ClustrixDB in AWS – Scaling Writes and Reads

ClustrixDB in AWS

ClustrixDB is a shared-nothing clustered scale-out MySQL-compatible relational database that massively scales both writes and reads. Designed for the cloud, ClustrixDB offers built-in high availability and is largely self-managing. With ClustrixDB you simply add database servers (“flex up”) to grow capacity and throughput to handle seasonal workloads, and then you can “flex down” after the peak, only paying for database capacity that you need.

In the following, we’ll explore how ClustrixDB clusters work including operations, high-availability and replication. Then we’ll take a step deeper into ClustrixDB relational scale-out technology, describing just how writes scale-out in the ClustrixDB architecture. And then we’ll finish with a high-level feature comparison between ClustrixDB, and two of Amazon’s offerings – RDS MySQL and RDS Aurora.

Designed to help your site grow fast, ClustrixDB takes the pain out of scaling and automates all of the complicated database operations traditionally performed to increase throughput, capacity, and high availability. Correspondingly, ClustrixDB lets you handle growth easily, predictably, and at the low-cost increments of adding commodity hardware.

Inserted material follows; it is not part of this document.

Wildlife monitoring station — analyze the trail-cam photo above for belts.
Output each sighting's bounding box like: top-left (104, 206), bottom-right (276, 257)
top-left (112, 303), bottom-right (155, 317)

ClustrixDB keeps things simple; the application sees a single database that provides SQL with ACID guarantees. This is uniquely different than solutions like RDS MySQL or RDS Aurora, which provide the ability to deploy read-replicas easily, but require the application to be modified to direct read queries to the read replicas. To avoid stale data, important reads must still be pointed at the master. With ClustrixDB, your application sees a single database – not the individual servers in the cluster. It simply uses all the hardware resources in aggregate yielding dramatic performance benefits.

ClustrixDB does not require classic ‘sharding,’ a strategy for scaling used by single write-master databases like MySQL or RDS Aurora. Sharding splits tables across multiple database servers, and often requires significant application modification. It also affects consistency between the database shards which can impact ACID compliance.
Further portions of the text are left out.